**Supplied text**
“Seeing and living with Yolanda survivors first-hand tells us two things: one is that the Yolanda survivors have been doing their best to live and survive and face the aftermath of Yolanda. Two, is that the Aquino government and the ruling local elite are themselves like storm surges that devastate the people more by their neglect and shameless profiteering.” National Union of Students in the Philippines
By MARYA SALAMAT
Bulatlat.com
TACLOBAN City – Some 20,000 survivors gathered in Tacloban City are set today to mark the first year of Yolanda and demand justice for the “criminal negligence” of Aquino government.
As expected, the occasion has drawn contrasting claims with the Aquino government and even some international donors praising “recovery” and the survivors accusing the government of being “waray pulos” (inutile) and worst, repressive and deceptive.
Thousands of survivors and supporters gathered amid heavy deployment of soldiers in the communities they came from, and threats they would be “blacklisted” and denied whatever little help they are getting from government or non-government donor agencies.
In Guian, Samar, Aquino mouthed statistics of the best his government has done for the survivors, except the number of battalions of soldiers he deployed and the go-signal he gave to mining companies, as well as big businesses to help rebuild the devastated areas in accordance with their interests.
International League of Peoples Struggles-Philippines Chairman Elmer Labog, who arrived in Tacloban City to join protests, denounced the Aquino government for its massive corruption in the relief and rehabilitation efforts. He also reacted to a United Nation’s comment on Yolanda efforts.
“It is not just a matter of slow or fast recovery. In the Philippine context, the United Nations’ praise for the fast recovery only means a faster rate of corrupting relief and rehabilitation funds from international and local donors. Other governments in the upcoming APEC Summit in Beijing should look into this,” Labog said.

**Data section**
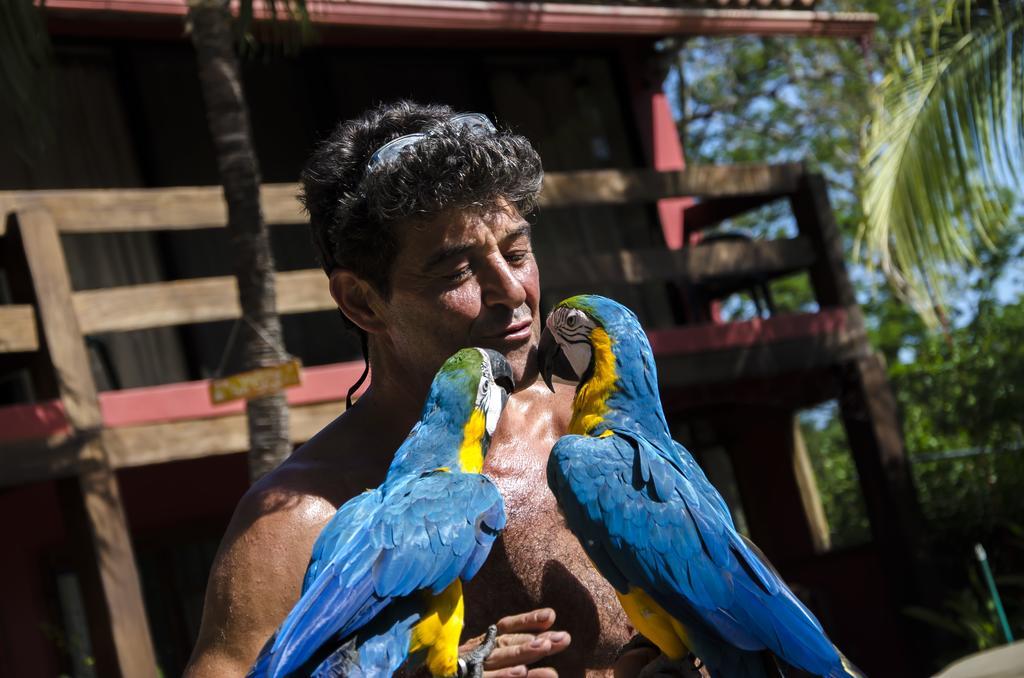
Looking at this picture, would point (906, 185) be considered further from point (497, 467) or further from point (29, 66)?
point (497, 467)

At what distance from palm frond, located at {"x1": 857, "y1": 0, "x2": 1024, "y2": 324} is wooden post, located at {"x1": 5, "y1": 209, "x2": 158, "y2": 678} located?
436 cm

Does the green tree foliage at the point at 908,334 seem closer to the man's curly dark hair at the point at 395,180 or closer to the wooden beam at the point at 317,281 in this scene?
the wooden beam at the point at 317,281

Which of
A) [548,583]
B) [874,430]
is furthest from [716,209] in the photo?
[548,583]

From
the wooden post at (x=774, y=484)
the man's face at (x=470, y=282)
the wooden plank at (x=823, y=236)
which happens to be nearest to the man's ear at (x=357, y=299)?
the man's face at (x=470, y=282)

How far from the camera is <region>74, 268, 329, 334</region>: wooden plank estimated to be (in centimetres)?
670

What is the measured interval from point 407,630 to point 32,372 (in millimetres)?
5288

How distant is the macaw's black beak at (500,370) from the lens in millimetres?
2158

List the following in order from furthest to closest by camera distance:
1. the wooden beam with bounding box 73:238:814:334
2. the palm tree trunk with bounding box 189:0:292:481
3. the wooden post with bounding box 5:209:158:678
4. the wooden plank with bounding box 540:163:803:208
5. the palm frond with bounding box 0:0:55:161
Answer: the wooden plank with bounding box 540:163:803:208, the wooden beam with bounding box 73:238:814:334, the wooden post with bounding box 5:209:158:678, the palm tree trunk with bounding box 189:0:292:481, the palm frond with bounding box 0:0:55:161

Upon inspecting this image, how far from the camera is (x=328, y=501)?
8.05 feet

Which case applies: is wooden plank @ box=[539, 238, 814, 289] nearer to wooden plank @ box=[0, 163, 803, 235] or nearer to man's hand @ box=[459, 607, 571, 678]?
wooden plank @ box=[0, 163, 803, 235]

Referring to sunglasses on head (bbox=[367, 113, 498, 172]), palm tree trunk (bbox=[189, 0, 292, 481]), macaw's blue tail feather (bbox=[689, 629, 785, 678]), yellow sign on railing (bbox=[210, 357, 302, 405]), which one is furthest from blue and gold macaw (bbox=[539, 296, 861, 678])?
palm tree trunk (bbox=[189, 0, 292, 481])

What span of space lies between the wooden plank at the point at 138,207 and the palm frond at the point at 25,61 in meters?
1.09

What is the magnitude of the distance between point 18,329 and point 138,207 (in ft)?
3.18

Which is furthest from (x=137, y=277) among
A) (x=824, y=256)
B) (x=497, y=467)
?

* * *

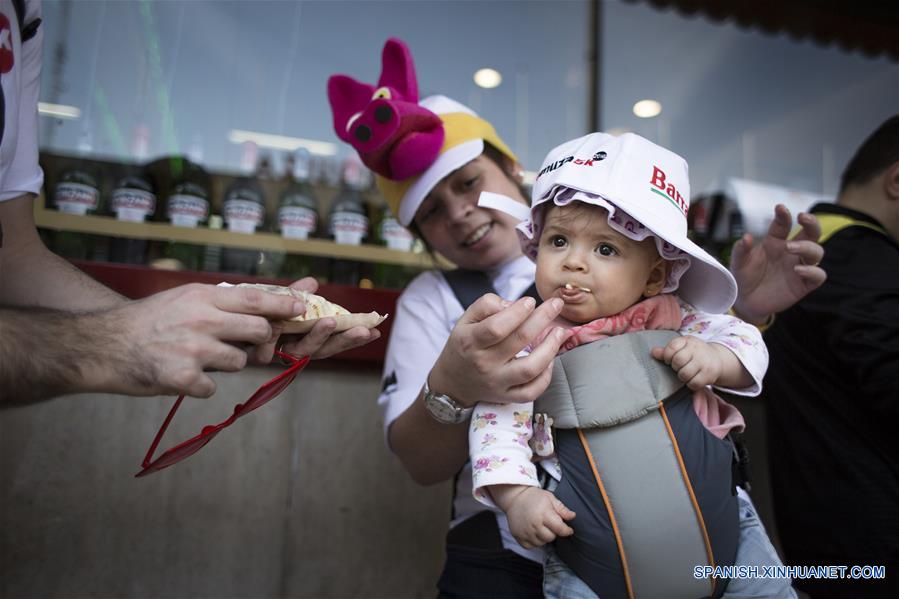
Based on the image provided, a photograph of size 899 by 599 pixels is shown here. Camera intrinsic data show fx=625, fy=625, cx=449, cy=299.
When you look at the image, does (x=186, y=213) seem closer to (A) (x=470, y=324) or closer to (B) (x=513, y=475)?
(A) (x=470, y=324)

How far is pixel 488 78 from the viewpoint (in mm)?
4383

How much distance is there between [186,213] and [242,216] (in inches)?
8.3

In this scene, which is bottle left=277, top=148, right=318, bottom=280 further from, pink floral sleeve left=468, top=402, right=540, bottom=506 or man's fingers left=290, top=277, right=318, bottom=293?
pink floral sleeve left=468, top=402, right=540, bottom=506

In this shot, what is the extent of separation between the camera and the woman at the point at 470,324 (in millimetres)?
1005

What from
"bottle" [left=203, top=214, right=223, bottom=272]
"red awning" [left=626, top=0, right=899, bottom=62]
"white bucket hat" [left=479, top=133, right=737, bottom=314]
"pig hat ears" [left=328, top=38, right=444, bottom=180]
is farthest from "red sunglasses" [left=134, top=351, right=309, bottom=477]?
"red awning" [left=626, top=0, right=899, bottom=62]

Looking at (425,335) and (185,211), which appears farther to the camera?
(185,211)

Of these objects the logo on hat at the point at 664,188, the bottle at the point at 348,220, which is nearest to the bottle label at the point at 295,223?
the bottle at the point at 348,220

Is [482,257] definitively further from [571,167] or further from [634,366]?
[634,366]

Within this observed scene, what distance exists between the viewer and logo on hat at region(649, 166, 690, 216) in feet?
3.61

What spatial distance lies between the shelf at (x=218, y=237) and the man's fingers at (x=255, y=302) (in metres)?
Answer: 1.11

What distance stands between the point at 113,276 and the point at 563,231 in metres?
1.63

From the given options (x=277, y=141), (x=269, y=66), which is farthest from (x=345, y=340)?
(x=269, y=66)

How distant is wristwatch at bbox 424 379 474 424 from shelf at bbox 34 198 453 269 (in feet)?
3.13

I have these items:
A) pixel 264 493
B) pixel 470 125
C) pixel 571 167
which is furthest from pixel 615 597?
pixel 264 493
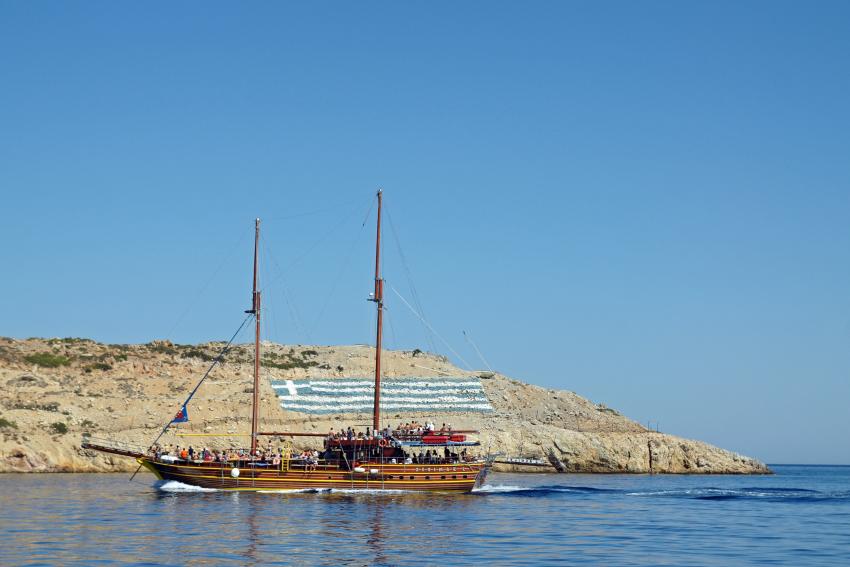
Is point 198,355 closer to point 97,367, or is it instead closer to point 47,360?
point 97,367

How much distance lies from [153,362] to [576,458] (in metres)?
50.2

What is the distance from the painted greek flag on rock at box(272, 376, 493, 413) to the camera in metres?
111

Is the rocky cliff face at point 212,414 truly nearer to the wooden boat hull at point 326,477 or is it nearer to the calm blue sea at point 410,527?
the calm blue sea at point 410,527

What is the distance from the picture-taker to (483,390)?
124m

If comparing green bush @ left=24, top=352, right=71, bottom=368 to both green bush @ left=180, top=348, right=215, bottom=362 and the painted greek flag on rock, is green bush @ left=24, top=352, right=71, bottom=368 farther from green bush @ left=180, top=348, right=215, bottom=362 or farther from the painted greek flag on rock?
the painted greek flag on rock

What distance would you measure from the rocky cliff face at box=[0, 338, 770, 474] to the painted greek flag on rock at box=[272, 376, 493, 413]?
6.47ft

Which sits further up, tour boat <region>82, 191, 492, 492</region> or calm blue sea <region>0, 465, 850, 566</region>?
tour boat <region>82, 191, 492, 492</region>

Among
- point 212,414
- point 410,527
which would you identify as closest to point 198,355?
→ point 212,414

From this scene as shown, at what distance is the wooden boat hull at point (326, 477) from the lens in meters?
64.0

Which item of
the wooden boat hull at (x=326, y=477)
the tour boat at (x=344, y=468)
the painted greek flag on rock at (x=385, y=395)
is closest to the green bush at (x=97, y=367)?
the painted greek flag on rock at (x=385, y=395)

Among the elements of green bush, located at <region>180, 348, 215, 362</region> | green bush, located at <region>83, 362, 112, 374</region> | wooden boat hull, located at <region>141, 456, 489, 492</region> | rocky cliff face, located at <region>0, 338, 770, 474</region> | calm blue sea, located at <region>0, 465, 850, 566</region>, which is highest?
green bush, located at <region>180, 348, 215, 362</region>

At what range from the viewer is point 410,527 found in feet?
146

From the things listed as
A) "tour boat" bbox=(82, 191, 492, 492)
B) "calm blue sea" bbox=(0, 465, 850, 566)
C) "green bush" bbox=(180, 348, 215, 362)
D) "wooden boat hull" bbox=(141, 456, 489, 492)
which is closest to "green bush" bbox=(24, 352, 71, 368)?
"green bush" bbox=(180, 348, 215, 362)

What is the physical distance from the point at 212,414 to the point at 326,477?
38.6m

* * *

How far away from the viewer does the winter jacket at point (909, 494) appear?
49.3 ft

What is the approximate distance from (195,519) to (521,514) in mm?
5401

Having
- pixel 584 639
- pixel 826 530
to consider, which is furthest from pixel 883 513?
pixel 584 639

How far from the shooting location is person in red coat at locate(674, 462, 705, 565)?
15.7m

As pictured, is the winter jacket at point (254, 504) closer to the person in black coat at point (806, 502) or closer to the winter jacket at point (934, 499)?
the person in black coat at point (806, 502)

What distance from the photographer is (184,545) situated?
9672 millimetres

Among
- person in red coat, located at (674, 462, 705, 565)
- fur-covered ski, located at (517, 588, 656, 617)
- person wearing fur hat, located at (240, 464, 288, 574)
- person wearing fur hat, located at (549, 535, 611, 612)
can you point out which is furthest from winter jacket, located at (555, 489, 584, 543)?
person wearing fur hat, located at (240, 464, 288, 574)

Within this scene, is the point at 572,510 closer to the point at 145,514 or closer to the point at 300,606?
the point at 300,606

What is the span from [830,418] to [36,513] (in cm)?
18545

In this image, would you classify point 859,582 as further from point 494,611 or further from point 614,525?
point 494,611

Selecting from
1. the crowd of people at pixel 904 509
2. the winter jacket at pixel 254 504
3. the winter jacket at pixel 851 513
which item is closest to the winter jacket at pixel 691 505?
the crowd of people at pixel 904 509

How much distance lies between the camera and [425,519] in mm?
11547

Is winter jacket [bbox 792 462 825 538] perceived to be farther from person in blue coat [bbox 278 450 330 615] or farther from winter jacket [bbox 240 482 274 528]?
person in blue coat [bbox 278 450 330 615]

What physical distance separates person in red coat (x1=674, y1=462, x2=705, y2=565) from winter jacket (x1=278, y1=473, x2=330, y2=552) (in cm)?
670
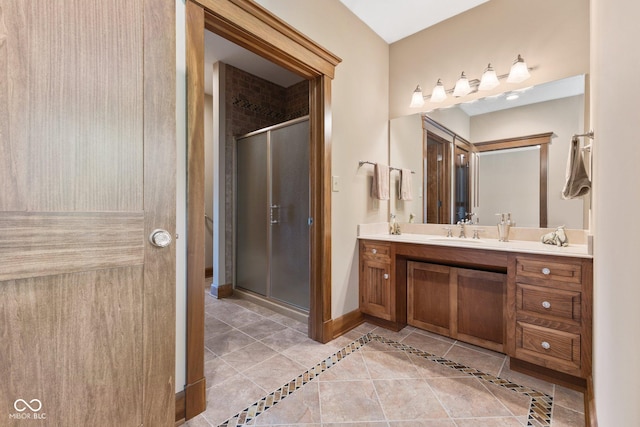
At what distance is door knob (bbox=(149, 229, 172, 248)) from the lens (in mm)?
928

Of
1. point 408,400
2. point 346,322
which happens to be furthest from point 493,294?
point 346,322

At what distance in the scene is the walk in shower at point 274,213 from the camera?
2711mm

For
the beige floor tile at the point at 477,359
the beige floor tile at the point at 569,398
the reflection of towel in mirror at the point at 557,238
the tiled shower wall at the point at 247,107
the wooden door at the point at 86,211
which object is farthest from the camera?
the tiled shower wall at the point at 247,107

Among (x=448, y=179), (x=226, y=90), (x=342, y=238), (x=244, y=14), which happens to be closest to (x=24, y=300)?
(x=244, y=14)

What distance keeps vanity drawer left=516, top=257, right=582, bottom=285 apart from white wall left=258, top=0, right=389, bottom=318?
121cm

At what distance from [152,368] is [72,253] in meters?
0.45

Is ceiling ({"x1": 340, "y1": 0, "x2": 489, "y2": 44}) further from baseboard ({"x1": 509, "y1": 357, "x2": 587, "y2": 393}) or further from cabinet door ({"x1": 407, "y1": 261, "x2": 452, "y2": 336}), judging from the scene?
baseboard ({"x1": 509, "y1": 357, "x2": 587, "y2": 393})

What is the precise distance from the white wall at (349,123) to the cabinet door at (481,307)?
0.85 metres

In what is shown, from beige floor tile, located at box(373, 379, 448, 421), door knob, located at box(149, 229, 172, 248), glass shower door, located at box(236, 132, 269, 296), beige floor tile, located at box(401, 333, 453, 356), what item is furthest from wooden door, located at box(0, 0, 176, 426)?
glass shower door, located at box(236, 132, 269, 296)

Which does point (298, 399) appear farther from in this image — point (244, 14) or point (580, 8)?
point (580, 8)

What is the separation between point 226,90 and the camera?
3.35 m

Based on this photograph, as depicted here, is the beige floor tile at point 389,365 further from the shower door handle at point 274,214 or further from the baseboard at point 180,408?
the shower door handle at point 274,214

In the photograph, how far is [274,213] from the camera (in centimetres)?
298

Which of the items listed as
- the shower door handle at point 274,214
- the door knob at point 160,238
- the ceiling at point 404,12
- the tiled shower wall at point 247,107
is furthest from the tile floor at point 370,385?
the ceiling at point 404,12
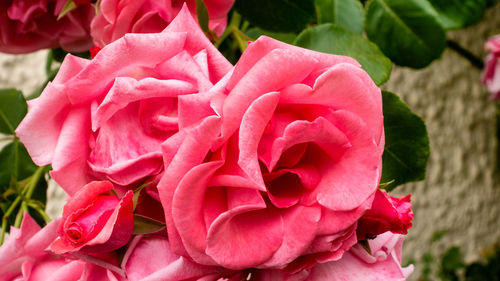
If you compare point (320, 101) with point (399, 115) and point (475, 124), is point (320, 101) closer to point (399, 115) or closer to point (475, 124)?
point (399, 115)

**Jobs**
**1)** Answer these from the article on the Yolanda anniversary, one line per answer, lettered to match:
(a) About how many survivors gathered in Tacloban City?
(b) In what place did Aquino cite statistics on what his government had done?
(c) What position does Elmer Labog hold?
**2)** Revise the article on the Yolanda anniversary, starting with "International League of" and going on through "on Yolanda efforts.", so that "protests" reads "rallies" instead.
**3)** Carry on the article on the Yolanda anniversary past its final paragraph.

**Answers**
**1)**
(a) Some 20,000.
(b) Guian, Samar.
(c) Chairman of International League of Peoples Struggles-Philippines.

**2)**
International League of Peoples Struggles-Philippines Chairman Elmer Labog, who arrived in Tacloban City to join rallies, denounced the Aquino government for its massive corruption in the relief and rehabilitation efforts. He also reacted to a United Nation’s comment on Yolanda efforts.

**3)**
Evidences of the destruction still remain in these parts. Driving on the highway to Eastern Samar from Tacloban City, for example, the part of the region which Aquino chose to go to rather than face protesters, little to none of his touted recovery is immediately evident. With the sea on your right and the mountain on your left, see the thick slabs of concrete that used to be parts of the highway peeled off by strong surges generated by super-typhoon Yolanda last year, and hauled against the mountain sides by the same surges that killed an estimated 18,000. Some of these slabs remain lying in the same place, even if the roads are indeed undergoing construction.
Nearing Eastern Samar, the rolling hills that used to be green with coconut trees remain a disconsolate grey after Haiyan. Thousands upon thousands of dead coconut trees, from which thousands more of the population depend for livelihood, have all but disappeared. A few coconut trees remain standing, but these look dead or dying. Meanwhile, What used to be a wide verdant green area of mangrove that had been full of sound of birds chirping is now a sad dark place with hardly a sign of life.
Along the road approaching Guian, Eastern Samar, some fallen trees, which, by the girth of its trunk may have already been a hundred years old when it fell, still remain lying along the national road.
While in Guian yesterday, President Aquino was quoted in reports as lashing at his critics. His administration has been receiving flak for its prioritization of military deployment over relief after the typhoon struck, and for its too late and too scanty distribution of relief, reliance on big business groups and NGOs for providing aid, and imposition of so-called No-Build or No-Dwelling Zones that virtually drives away the people from their sources of livelihood and residences. Aquino said in his speech in Samar the government did all it could to address the needs of Yolanda-hit areas.
But as a Bohol earthquake survivor had said in Tacloban during a conference of survivors of disasters this week, “figures don’t lie.”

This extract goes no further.